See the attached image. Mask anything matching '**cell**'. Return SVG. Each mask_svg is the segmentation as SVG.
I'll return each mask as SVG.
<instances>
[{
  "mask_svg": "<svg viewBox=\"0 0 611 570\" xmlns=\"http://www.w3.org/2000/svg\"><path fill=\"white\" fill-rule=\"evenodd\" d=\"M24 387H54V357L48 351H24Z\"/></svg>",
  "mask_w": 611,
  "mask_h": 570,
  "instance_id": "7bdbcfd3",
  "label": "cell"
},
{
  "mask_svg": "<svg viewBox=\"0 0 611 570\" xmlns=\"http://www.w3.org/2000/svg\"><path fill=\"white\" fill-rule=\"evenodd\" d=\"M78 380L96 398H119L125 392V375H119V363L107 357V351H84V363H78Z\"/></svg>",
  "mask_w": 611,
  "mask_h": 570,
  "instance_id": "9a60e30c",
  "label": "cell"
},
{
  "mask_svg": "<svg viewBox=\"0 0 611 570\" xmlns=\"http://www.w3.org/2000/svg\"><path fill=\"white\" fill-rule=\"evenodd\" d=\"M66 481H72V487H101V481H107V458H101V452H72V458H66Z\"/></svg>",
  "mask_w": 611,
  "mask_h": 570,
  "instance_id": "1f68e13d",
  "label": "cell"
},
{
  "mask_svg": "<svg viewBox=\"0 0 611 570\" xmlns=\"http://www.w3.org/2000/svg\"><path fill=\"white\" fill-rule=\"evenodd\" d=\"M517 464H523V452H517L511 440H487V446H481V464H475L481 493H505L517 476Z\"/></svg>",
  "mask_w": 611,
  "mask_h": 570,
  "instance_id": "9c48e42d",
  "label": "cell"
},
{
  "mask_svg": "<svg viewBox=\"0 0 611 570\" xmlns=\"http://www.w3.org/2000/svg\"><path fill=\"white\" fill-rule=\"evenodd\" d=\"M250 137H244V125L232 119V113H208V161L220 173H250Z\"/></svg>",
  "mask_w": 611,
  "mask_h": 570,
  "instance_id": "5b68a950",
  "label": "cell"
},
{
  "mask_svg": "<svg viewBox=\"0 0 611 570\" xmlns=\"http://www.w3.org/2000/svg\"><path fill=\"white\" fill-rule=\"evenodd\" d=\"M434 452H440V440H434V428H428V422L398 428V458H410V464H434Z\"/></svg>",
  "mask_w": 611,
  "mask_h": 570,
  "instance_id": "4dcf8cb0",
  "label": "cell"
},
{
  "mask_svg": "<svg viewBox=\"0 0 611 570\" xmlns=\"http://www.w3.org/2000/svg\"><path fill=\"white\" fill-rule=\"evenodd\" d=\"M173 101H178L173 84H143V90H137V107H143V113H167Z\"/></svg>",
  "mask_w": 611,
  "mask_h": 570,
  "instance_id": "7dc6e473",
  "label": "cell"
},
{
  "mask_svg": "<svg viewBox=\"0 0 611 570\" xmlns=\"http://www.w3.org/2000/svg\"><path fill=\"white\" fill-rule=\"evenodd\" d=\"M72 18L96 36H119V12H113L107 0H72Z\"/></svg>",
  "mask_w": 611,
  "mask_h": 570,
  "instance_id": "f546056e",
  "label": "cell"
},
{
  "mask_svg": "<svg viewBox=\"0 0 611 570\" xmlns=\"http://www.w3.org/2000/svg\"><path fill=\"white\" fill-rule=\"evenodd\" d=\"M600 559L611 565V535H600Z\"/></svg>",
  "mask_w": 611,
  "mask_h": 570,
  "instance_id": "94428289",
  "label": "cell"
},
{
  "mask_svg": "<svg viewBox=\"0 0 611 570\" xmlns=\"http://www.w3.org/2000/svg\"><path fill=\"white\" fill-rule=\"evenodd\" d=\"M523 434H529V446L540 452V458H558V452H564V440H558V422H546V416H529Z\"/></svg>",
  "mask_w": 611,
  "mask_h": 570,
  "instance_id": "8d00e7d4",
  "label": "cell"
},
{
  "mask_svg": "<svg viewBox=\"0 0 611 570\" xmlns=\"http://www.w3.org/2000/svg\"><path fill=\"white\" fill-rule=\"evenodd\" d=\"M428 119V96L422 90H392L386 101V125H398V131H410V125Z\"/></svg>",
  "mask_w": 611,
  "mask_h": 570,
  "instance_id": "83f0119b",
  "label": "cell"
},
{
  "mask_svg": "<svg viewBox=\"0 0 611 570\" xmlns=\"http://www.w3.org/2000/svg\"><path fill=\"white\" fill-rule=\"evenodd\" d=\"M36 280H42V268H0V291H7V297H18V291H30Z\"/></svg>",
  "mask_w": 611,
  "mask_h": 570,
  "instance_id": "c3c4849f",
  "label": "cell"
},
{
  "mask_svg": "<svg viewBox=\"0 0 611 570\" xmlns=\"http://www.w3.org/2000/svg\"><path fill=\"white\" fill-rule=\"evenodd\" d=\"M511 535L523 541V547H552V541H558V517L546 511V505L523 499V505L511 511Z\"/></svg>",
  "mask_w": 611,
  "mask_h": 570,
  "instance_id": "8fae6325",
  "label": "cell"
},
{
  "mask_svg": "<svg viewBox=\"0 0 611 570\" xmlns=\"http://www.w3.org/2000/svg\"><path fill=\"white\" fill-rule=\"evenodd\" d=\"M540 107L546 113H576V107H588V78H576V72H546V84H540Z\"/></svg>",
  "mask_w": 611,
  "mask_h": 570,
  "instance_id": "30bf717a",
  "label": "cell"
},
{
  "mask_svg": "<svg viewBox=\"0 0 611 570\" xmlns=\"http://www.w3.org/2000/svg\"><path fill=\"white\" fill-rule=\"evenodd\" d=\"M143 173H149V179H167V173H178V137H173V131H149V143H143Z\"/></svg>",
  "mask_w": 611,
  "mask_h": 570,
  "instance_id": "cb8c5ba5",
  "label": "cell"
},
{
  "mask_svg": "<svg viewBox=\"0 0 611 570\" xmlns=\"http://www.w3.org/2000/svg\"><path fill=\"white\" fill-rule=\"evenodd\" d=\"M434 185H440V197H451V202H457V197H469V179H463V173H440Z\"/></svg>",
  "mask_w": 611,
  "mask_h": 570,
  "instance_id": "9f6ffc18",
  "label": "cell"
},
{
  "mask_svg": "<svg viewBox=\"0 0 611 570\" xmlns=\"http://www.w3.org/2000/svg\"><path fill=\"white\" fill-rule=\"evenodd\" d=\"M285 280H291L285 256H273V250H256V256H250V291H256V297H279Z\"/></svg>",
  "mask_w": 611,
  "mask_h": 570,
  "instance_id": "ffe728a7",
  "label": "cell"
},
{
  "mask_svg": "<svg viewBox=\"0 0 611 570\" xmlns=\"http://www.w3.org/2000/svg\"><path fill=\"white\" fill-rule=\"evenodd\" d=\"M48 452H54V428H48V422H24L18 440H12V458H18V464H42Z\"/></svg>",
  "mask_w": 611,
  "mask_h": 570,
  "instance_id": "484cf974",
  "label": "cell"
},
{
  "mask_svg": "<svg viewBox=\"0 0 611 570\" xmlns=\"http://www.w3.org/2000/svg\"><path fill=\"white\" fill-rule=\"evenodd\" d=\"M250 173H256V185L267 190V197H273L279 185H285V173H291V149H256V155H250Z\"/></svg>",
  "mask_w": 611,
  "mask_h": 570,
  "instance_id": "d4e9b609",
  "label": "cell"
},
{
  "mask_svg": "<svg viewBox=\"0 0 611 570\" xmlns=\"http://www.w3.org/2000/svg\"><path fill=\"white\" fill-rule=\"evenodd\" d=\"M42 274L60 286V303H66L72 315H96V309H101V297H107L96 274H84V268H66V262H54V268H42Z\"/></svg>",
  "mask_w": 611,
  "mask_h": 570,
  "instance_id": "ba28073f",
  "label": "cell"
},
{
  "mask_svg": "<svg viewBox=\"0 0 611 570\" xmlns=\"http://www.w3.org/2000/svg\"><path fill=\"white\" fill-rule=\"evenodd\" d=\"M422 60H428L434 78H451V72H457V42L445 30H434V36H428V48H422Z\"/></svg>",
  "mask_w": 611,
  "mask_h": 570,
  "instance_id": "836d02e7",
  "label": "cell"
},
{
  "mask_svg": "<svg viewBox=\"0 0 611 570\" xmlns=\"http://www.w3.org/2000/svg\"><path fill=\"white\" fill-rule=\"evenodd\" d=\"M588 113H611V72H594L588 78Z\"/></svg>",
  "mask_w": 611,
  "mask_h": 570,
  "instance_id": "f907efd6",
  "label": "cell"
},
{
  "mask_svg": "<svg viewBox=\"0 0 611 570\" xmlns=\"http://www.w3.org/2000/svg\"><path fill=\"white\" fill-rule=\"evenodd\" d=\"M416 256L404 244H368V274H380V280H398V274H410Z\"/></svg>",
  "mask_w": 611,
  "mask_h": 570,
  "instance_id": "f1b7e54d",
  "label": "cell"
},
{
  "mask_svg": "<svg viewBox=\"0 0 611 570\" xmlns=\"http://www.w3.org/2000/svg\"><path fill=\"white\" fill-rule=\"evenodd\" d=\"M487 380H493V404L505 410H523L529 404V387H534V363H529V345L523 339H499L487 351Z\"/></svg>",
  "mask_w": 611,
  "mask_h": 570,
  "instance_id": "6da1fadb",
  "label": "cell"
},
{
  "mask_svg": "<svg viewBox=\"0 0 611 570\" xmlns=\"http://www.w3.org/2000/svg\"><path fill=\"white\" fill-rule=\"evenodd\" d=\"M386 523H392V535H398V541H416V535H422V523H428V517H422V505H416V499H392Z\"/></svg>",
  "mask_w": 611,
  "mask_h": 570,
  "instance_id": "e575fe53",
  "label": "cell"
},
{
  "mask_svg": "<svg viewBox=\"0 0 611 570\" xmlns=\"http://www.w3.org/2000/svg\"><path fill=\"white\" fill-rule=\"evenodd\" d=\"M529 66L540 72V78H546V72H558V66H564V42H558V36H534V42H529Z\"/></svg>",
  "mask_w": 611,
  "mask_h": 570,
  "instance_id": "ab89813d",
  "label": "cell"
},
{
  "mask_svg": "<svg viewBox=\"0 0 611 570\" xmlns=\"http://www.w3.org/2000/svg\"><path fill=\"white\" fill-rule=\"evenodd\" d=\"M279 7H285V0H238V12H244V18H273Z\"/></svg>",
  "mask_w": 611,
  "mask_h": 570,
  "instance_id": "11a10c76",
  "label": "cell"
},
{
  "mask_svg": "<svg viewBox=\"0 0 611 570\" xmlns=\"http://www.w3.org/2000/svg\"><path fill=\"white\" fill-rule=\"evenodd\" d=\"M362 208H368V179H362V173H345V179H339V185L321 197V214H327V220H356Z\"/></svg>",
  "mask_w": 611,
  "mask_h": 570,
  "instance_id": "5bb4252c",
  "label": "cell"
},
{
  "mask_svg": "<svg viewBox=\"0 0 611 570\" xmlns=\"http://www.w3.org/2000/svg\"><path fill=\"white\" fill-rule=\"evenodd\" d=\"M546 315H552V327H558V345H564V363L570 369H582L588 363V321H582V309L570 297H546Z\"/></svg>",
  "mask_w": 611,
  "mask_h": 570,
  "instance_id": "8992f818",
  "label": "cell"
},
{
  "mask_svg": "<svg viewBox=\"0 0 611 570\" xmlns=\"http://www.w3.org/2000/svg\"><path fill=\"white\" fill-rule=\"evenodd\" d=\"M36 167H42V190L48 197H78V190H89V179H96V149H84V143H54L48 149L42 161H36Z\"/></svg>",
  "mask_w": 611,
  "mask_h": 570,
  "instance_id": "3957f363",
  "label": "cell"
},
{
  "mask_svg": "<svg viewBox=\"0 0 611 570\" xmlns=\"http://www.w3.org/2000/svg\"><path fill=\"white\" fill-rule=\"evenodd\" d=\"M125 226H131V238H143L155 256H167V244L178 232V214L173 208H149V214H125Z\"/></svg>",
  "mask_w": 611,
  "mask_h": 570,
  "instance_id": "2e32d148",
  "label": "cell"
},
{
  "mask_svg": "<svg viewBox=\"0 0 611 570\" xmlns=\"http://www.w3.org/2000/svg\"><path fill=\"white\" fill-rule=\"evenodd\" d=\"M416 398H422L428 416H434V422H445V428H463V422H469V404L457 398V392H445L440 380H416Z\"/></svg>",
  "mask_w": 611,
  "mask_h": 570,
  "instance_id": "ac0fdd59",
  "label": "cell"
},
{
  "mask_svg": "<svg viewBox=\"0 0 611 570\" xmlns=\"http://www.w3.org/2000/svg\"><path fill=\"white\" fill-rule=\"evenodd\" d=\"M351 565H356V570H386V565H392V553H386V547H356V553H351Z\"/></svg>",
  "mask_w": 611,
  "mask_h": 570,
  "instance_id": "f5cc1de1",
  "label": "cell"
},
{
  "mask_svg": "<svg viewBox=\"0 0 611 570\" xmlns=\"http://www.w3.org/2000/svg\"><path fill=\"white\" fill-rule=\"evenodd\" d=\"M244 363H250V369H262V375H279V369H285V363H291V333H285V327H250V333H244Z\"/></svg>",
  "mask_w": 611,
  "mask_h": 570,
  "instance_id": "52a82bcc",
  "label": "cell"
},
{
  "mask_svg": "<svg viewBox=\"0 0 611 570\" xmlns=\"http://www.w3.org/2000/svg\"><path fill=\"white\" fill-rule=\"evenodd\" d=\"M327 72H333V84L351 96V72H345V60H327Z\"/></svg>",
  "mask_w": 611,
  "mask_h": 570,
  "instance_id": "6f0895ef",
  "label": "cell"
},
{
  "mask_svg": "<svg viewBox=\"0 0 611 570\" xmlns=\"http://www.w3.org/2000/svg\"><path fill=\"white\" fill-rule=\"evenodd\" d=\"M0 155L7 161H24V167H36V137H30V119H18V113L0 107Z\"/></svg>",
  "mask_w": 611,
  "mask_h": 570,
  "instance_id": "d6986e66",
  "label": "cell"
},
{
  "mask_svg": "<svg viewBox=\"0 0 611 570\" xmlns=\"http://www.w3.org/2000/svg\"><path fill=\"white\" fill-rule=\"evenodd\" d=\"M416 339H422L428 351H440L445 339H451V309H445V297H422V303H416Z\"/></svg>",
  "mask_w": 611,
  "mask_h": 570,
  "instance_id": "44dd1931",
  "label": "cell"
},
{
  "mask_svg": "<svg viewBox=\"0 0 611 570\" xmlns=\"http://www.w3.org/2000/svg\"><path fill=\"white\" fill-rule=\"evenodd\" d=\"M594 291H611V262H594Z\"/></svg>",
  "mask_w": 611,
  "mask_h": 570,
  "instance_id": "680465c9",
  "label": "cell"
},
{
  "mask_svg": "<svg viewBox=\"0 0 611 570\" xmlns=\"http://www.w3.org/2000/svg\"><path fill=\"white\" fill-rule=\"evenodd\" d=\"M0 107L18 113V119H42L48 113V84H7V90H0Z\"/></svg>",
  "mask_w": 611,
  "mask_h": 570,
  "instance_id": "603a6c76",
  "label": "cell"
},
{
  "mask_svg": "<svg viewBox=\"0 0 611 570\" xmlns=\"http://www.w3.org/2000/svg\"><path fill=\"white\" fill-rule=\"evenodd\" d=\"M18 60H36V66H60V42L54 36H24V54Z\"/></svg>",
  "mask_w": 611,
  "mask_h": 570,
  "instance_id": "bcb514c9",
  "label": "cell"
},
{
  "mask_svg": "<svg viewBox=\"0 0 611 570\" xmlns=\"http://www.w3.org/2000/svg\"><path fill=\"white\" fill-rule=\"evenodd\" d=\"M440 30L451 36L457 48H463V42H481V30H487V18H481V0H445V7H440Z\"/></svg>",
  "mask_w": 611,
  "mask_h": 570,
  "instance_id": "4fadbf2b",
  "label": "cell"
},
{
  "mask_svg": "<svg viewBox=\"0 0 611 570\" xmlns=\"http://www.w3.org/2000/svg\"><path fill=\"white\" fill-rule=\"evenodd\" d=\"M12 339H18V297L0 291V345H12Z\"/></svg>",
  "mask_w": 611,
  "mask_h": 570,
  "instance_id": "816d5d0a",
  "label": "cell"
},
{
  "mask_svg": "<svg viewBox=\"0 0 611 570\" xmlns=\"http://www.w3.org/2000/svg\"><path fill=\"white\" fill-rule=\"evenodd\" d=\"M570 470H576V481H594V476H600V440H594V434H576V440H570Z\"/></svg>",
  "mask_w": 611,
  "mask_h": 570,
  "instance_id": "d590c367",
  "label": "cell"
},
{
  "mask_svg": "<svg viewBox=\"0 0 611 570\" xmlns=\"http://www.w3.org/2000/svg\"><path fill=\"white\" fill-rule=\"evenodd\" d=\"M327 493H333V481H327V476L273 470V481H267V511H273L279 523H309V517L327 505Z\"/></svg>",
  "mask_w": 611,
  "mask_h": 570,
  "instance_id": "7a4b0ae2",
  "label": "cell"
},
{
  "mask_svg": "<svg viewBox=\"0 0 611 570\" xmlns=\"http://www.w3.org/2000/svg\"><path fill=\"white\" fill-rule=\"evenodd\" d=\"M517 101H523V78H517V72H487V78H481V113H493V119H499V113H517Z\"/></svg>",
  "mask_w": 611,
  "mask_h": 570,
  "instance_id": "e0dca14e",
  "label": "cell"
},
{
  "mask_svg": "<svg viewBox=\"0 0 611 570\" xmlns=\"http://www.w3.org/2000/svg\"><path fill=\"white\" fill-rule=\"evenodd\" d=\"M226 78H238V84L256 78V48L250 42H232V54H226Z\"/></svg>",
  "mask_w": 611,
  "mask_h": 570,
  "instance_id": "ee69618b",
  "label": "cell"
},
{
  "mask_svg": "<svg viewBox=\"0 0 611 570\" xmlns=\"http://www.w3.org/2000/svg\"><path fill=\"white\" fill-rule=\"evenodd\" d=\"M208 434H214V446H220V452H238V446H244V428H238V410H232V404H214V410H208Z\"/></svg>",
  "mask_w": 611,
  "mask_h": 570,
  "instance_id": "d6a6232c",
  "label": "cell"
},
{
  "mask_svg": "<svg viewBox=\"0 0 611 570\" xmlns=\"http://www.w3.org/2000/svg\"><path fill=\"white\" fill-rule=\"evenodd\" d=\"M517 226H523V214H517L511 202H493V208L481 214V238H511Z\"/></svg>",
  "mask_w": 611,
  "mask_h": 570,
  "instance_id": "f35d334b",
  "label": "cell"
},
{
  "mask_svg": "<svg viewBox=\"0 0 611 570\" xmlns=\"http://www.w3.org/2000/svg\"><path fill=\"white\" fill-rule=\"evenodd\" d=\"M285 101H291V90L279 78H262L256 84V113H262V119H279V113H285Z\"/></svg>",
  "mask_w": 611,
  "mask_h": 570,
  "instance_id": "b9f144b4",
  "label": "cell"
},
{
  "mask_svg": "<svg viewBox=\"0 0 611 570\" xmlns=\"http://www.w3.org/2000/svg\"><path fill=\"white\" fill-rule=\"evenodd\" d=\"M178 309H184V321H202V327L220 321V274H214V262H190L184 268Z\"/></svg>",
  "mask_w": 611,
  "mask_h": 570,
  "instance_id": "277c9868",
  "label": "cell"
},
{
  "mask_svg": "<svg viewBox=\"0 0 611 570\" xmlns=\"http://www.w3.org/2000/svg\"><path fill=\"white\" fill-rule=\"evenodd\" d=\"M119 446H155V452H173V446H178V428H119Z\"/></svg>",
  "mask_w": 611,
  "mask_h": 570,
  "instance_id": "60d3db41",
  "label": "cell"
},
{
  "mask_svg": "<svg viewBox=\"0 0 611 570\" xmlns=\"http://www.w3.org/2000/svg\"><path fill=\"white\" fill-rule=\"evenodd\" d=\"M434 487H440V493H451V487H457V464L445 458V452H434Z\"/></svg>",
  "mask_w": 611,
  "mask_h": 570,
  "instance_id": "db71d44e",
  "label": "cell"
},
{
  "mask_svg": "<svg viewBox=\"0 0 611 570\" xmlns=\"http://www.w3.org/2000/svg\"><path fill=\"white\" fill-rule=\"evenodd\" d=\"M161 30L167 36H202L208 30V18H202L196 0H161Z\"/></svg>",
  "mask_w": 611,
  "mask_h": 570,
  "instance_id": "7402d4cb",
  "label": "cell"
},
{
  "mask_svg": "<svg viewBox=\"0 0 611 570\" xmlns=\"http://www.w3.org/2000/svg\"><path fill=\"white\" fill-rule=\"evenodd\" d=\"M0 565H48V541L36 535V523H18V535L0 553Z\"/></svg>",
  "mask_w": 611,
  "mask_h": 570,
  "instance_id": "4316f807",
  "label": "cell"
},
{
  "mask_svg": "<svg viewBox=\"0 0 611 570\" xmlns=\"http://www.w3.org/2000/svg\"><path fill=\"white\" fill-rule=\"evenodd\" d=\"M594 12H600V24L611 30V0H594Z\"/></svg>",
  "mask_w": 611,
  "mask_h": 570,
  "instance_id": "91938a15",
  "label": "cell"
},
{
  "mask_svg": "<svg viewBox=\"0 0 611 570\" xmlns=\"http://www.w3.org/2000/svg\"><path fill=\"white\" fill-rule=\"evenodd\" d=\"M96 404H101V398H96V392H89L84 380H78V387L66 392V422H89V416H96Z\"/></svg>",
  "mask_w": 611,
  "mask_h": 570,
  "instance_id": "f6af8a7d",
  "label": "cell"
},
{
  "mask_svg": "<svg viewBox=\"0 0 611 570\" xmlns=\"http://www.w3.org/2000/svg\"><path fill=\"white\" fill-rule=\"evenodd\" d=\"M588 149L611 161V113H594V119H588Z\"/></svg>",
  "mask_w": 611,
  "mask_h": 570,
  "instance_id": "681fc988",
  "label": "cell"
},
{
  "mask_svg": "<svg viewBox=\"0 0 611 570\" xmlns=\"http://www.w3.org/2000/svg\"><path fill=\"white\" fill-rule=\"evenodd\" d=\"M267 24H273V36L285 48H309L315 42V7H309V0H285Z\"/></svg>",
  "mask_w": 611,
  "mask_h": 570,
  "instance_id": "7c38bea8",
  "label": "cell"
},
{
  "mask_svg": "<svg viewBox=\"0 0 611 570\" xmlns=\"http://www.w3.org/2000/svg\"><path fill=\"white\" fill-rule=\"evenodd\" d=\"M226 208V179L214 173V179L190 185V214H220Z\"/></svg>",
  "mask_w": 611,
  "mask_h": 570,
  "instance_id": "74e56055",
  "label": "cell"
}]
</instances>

Your goal: Convert the items, from the first line up to and including the line that contains "380L96 398H119L125 392V375H119V363L107", into a Markdown table with the columns Row and Text. Give each line its own numbered row, and leave out blank lines.

Full solution:
| Row | Text |
|---|---|
| 1 | See the attached image. Mask anything matching '**cell**'. Return SVG. Each mask_svg is the segmentation as SVG. |
| 2 | I'll return each mask as SVG. |
| 3 | <instances> |
| 4 | [{ |
| 5 |   "mask_svg": "<svg viewBox=\"0 0 611 570\" xmlns=\"http://www.w3.org/2000/svg\"><path fill=\"white\" fill-rule=\"evenodd\" d=\"M24 387H54V357L48 351H24Z\"/></svg>", |
| 6 |   "mask_w": 611, |
| 7 |   "mask_h": 570, |
| 8 |   "instance_id": "7bdbcfd3", |
| 9 |   "label": "cell" |
| 10 | }, |
| 11 | { |
| 12 |   "mask_svg": "<svg viewBox=\"0 0 611 570\" xmlns=\"http://www.w3.org/2000/svg\"><path fill=\"white\" fill-rule=\"evenodd\" d=\"M78 380L96 398H119L125 392V375H119V363L107 357V351H84V363H78Z\"/></svg>", |